Mention of his mother finally broke Nathan's silence. "Let me guess what she told you," he snarled. "That my father had delusions of grandeur, thought he was invincible, and that made him kill himself? That Peter was just the same, and I was going the same way? I've heard these lies for years now, Heidi. None of it is true. The – the truth is a lot worse than that."

She was hanging on his words, her expression torn between being thrilled at hearing the truth – and fearing that it would just be another cock-and-bull story. All right, Nathan thought. Give her the whole cock-and-bull story. Every little bit of it.
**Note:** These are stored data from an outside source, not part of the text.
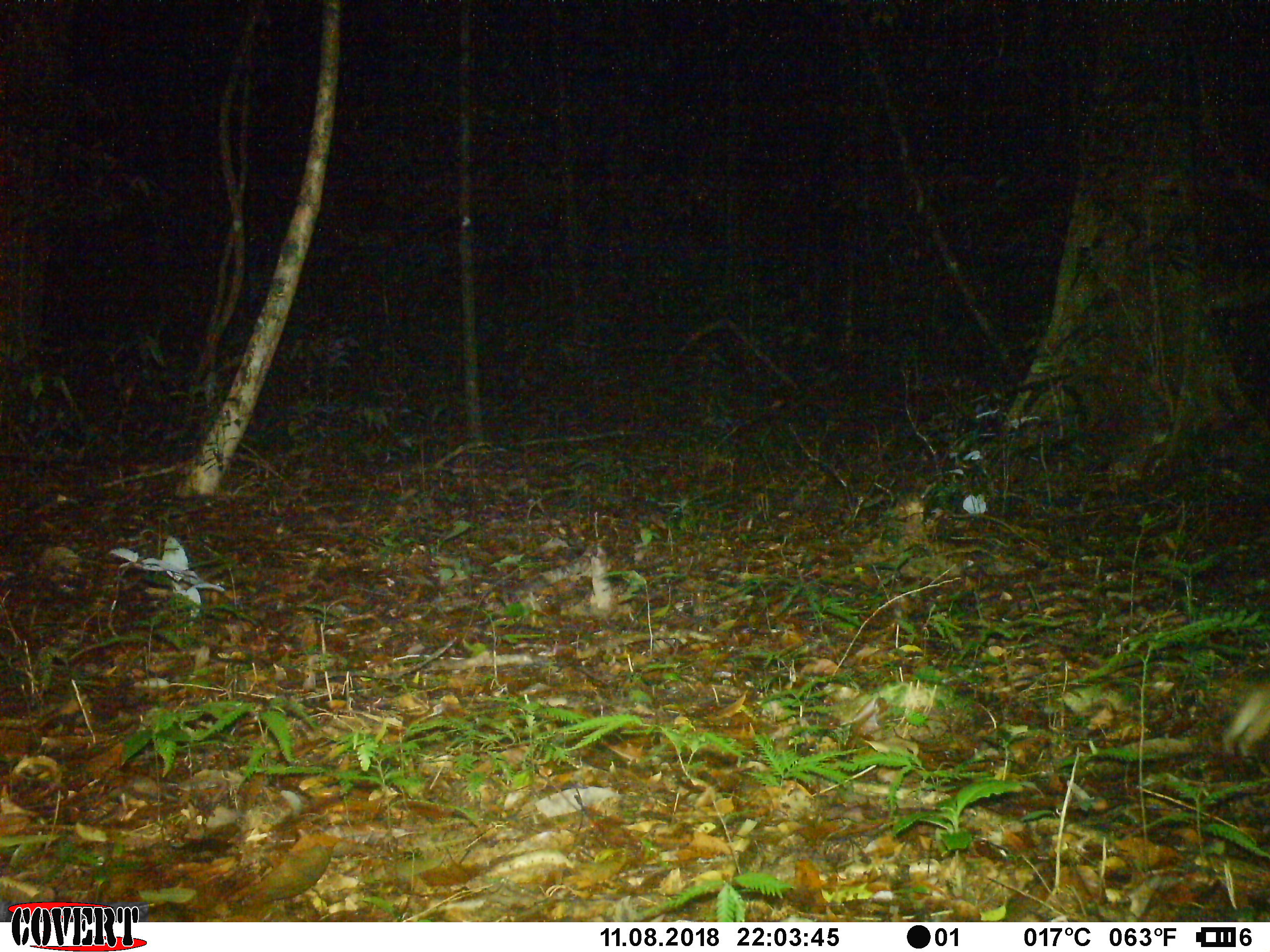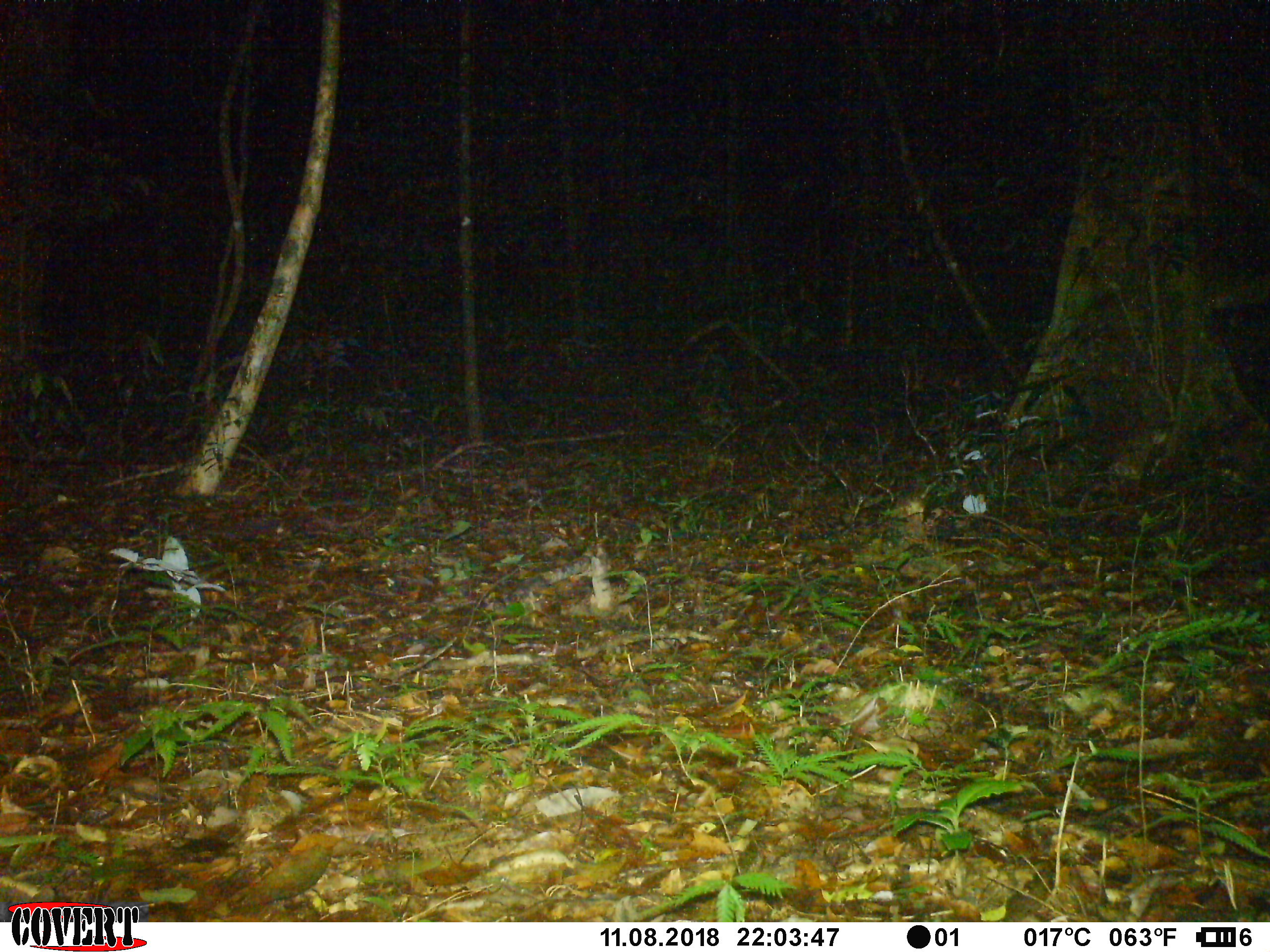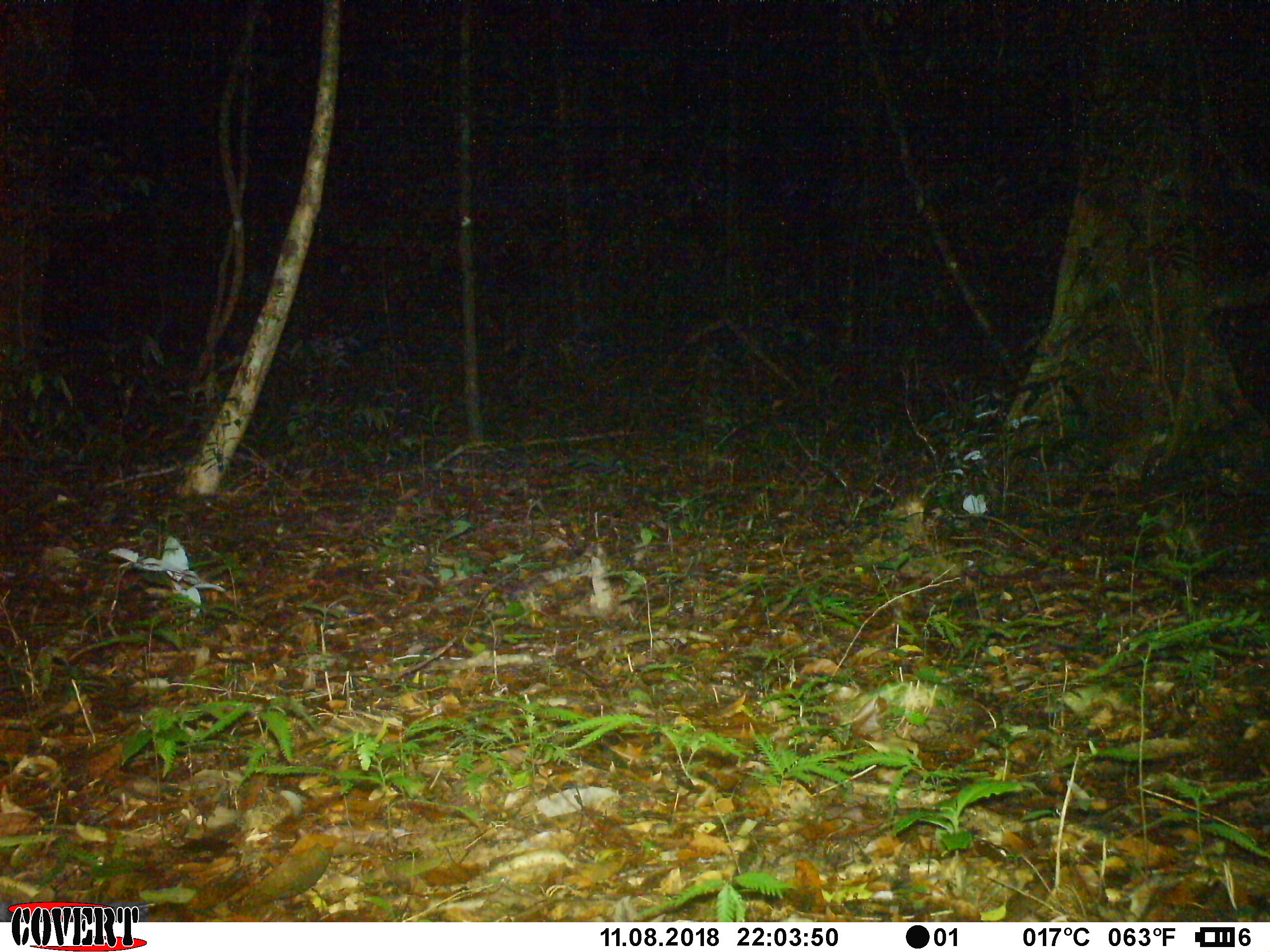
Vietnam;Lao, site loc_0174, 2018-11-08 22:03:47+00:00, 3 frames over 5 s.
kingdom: Animalia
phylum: Chordata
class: Mammalia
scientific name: Mammalia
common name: mammal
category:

"You think crazy runs in our family? You have no idea what sort of crazy. You remember when you woke up after the accident last year, and told me you'd seen me hovering over the car? How I told you you were delirious? You weren't. It's what happened. I flew out of the car. I didn't mean to, but it happened. Yeah, Peter can fly too. He can do a couple of other things as well. I tried to tell you, last month, was it?, he was part of a plot of Linderman's to blow up New York. Every word I said back then was true. There wasn't a car crash. Not this time. Peter exploded, above New York, because I'd flown him up there, so he wouldn't take out the city. And I know he's not dead. I just know he's not."

Heidi was staring at him, her face pale. For a moment, Nathan actually thought she believed him, until she whispered, "Get out, Nathan. You're mad. If you do something about your condition, you may come back. I'll still be there to help. But until then, don't dare come here again, or go near the boys, tell them any of this. Your mother was right. Get out. Now."

"You know it's true. You said yourself you'd seen it. And your legs? Linderman healed you, Heidi."

"I was delirious. And it seems you still are. I'm not listening to any of this any longer. You're drunk, Nathan. Don't make me call the cops."

He could just have flown there and then. Proved that he was right. But what good would it have done? Maybe it was easier like this. For her, and for the kids. Let them go on believing he was delusional.

So much easier.

Nathan turned and walked out of the door without any further word.